◆ **DATASET EXTRACT**
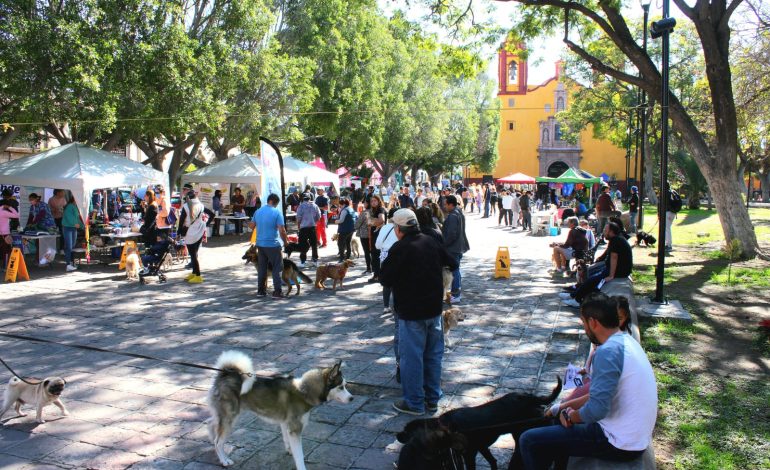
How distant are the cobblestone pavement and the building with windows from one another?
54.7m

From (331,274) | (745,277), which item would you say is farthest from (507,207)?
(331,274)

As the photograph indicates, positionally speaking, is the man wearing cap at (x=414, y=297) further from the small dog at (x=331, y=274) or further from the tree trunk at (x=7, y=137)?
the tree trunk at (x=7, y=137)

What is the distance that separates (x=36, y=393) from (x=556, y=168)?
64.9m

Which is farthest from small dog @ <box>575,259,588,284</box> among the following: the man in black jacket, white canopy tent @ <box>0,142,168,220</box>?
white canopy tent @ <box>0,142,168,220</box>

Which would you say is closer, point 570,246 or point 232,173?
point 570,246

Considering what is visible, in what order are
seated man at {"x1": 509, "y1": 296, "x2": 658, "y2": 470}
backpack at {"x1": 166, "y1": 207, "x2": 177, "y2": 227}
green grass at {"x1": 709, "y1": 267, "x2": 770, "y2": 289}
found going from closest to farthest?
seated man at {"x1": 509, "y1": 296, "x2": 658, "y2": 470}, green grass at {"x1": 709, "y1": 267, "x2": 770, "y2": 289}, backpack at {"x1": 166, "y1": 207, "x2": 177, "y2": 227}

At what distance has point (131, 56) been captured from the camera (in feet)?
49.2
==
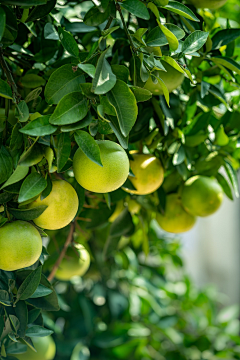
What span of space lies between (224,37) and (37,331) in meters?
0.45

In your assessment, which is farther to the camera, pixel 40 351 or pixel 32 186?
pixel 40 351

◆ **GOAL**
Please list each line of the entries above that contains the word "camera".

◆ **FULL RESPONSE**
At what distance has point (131, 56) been captured from the camera (in feet)?
In your assessment, which is farther to the camera, pixel 40 351 or pixel 32 186?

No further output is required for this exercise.